Pacifists, I can respect. Mennonites and Doukhobors have paid their dues in sacrifice and service. But it seems craven for the rest to enjoy prosperity, academic freedom and freedom of religion while snubbing the conflict that pushed oppression so far beyond our borders that peace has endured through three generations.

I blame the Vietnam War for altering our worldview. We identified with the conscientious objectors who crossed the border to settle among us — idealists, like ourselves, who reinforced our conviction that we were not like the aggressive, self-serving, imperialistic American war machine ravaging southeast Asia. Our prime minister was not Richard Nixon. We assumed that we didn’t do riots, discrimination and segregation, because we were not American. We were anti-Vietnam and thus anti-war.

Somehow our Canadian ethos was corrupted in those years — the “separation of church and state” is an American import, and certainly not a Canadian tradition. In this country, The United Church of Canada was formed by an act of Parliament. Our Methodist Victoria University was the first church college to admit Jewish students — a harbinger of non-sectarian post-secondary education. In Ontario, the public school system was the brainchild of Egerton Ryerson, also a Methodist educator, who saw that literacy for the masses was the best antidote to child poverty, specifically because literate children could read the Bible and become open to possibilities beyond the hopelessness of 19th-century urban ghettos. Before social workers, “city missionaries” served the urban poor. Canadians adopted universal health care when Americans did not because a Saskatchewan Baptist pastor named Tommy Douglas and the politicians of his day were not afraid of public partnership in a just cause.

Churches built in that era still display stained glass memorial windows and military honour rolls, the silent evidence of a history that reflects the reality of conflict, bloodshed and sacrifice as part of the fabric of this fallen world. Canadian people of faith have always been in the fray — a fact that has been airbrushed from liberal arts education for 40 years now.
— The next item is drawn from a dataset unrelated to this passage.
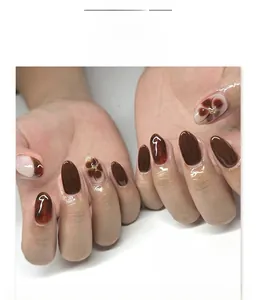 Macro shot of dark red and amber marbled almond nails with floral and gold accents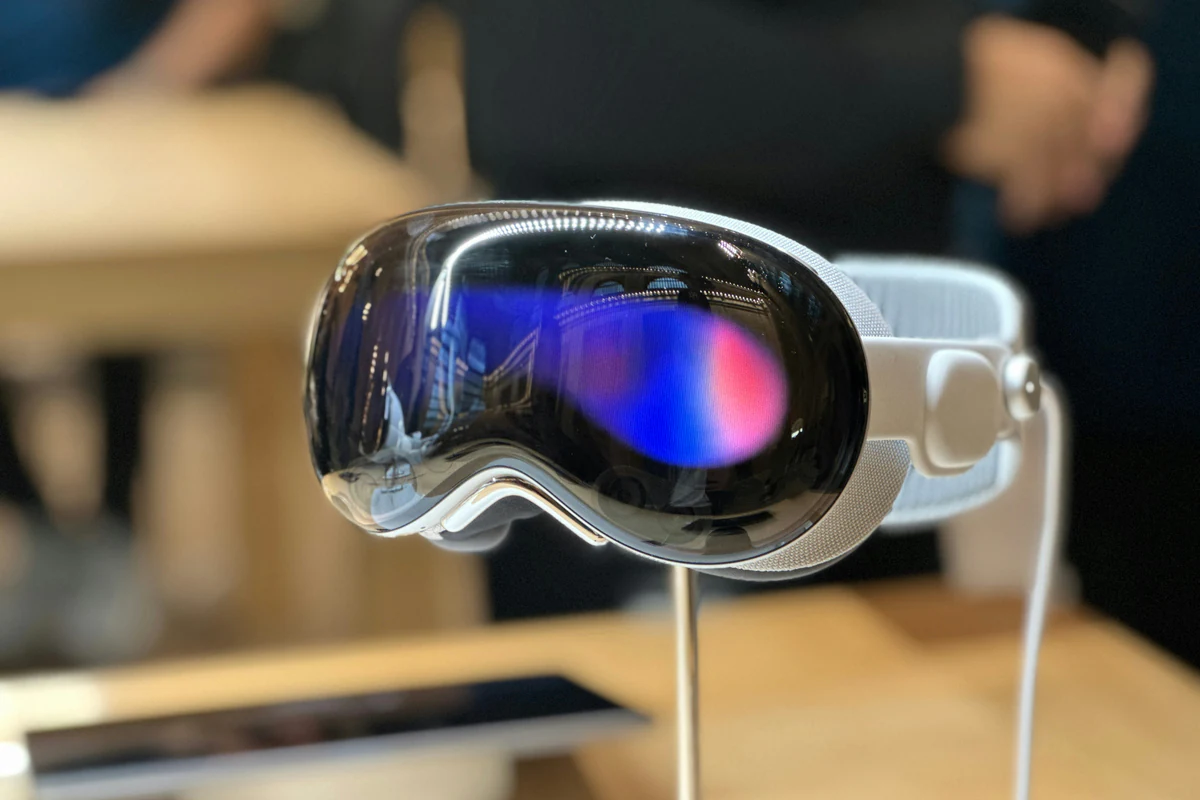 Apple Vision Pro headset on a store display stand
Ironically, the young cadets who accompany the Legion are growing in number each year. They fill the pews with pride. Many are only one generation removed from countries entangled in war. They believe in good and evil because they and their parents have seen and weighed the evidence and know the price of what we take for granted. Like them, I am not ashamed to honour our veterans, to remember our history and to pray for those who stand and have stood in the line of fire.